= Spatial question entries =
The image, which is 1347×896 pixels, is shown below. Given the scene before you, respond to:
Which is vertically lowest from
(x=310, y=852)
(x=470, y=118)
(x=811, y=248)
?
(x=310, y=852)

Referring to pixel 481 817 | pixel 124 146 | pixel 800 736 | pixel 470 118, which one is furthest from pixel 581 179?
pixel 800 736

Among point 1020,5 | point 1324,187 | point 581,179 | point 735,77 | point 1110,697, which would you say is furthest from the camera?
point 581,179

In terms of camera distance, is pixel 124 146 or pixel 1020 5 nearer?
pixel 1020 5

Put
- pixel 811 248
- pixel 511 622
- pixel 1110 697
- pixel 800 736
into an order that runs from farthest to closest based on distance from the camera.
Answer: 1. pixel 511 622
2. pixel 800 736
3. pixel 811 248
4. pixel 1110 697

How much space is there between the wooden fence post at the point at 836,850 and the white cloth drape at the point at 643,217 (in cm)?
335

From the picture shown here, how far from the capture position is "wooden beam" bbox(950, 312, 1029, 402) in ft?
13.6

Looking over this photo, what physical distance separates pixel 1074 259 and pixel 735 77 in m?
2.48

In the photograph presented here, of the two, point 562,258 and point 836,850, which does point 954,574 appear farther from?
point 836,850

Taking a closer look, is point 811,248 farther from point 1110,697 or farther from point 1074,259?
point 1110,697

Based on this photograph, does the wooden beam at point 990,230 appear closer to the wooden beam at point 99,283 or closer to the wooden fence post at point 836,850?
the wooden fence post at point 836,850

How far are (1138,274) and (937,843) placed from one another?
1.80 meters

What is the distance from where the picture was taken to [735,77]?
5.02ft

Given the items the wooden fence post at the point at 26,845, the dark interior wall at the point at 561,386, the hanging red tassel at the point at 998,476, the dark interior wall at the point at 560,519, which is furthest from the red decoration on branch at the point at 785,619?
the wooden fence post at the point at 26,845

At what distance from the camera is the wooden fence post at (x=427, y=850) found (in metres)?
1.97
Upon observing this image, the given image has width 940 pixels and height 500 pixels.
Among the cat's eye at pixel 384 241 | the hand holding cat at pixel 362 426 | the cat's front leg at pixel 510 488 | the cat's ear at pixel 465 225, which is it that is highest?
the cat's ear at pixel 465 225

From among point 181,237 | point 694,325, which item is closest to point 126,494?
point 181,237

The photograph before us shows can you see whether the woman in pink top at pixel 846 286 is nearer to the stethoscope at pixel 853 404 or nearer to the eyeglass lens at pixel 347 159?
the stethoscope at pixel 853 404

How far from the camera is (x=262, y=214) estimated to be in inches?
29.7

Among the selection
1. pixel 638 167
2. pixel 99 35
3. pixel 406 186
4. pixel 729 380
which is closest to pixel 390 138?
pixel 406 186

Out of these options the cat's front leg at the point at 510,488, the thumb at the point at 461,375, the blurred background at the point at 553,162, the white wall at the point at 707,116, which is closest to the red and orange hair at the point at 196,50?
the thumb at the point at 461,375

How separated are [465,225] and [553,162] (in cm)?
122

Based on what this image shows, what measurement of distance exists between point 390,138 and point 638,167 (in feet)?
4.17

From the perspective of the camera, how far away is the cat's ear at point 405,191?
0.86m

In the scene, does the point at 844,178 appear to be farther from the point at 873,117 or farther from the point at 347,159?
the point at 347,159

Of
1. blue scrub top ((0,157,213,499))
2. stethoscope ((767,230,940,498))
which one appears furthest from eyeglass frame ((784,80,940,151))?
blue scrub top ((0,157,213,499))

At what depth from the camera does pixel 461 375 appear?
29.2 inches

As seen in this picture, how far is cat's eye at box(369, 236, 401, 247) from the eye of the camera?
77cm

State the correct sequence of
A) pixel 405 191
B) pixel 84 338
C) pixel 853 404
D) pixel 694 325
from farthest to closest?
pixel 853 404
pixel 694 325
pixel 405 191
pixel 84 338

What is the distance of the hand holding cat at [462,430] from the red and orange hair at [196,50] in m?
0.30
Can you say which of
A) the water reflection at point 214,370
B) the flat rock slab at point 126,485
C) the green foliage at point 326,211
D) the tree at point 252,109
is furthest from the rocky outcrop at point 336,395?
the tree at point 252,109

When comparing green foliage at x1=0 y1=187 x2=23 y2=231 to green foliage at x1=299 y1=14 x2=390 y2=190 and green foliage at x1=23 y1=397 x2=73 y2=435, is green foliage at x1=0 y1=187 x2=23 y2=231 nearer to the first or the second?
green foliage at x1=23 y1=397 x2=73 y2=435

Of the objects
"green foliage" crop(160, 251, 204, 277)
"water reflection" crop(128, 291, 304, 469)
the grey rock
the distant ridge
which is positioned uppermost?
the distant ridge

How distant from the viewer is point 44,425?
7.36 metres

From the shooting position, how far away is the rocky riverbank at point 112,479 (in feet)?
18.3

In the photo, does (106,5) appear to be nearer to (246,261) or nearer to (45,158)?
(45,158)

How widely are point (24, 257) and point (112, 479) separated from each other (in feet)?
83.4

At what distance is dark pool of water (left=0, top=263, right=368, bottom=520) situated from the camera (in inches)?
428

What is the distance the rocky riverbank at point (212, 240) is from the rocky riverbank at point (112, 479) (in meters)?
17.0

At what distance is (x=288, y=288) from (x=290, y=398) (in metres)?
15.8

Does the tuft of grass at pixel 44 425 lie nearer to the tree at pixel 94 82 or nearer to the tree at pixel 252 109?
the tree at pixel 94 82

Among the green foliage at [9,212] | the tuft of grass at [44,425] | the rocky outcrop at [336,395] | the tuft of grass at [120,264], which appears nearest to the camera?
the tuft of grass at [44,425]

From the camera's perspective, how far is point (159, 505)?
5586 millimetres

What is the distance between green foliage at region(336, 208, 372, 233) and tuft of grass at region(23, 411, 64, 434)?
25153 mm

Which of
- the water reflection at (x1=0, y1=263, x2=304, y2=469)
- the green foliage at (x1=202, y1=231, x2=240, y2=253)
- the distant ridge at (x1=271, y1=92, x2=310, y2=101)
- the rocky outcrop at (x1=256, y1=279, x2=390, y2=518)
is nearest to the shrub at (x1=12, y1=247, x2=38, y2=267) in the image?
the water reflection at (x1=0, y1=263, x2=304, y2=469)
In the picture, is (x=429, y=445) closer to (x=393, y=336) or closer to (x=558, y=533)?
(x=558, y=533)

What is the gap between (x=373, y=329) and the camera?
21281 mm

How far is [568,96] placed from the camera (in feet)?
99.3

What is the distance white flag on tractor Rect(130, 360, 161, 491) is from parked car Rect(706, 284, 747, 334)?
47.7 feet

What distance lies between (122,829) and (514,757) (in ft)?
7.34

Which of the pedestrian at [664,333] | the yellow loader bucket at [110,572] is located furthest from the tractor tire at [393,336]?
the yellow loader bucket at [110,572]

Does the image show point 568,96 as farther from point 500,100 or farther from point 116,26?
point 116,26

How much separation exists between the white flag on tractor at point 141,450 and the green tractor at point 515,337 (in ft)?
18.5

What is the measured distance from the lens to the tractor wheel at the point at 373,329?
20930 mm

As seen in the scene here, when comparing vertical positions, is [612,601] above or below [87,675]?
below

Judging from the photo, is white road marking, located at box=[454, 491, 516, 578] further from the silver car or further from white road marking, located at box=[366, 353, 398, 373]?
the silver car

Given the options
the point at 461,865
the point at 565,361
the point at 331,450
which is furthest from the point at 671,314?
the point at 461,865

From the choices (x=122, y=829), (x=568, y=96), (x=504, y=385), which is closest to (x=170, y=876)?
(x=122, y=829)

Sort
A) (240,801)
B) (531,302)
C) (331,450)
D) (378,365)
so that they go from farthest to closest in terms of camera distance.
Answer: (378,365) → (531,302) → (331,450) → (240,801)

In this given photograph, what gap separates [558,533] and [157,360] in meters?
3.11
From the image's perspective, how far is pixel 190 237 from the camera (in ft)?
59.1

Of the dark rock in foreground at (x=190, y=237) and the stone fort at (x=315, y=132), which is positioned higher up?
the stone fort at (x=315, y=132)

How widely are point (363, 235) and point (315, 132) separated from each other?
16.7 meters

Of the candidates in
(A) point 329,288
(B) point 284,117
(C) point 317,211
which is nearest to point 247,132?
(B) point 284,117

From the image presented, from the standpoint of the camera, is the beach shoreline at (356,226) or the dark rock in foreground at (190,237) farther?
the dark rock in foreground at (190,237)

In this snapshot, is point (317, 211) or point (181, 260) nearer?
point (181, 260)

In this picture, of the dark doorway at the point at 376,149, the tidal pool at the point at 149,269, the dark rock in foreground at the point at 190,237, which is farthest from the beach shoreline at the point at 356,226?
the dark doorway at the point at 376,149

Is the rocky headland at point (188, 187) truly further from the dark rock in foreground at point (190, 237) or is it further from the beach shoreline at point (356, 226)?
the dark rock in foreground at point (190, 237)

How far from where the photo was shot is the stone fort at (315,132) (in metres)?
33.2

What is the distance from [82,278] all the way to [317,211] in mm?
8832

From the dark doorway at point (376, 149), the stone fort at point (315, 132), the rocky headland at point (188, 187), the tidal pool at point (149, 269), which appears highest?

= Aim of the task =
Turn the data from the line containing "How widely are point (24, 257)" through the line containing "5586 millimetres", both included, into a JSON list of strings. Use one string per line and skip blank lines.

= Exercise solution =
[
  "How widely are point (24, 257) and point (112, 479) separated from each other (in feet)?",
  "83.4",
  "At what distance is dark pool of water (left=0, top=263, right=368, bottom=520) situated from the camera (in inches)?",
  "428",
  "What is the distance the rocky riverbank at point (212, 240) is from the rocky riverbank at point (112, 479) (in meters)?",
  "17.0",
  "At what distance is (x=288, y=288) from (x=290, y=398) (in metres)?",
  "15.8",
  "Does the tuft of grass at pixel 44 425 lie nearer to the tree at pixel 94 82 or nearer to the tree at pixel 252 109?",
  "the tree at pixel 94 82",
  "Among the green foliage at [9,212] | the tuft of grass at [44,425] | the rocky outcrop at [336,395] | the tuft of grass at [120,264], which appears nearest to the camera?",
  "the tuft of grass at [44,425]",
  "From the camera's perspective, how far is point (159, 505)?",
  "5586 millimetres"
]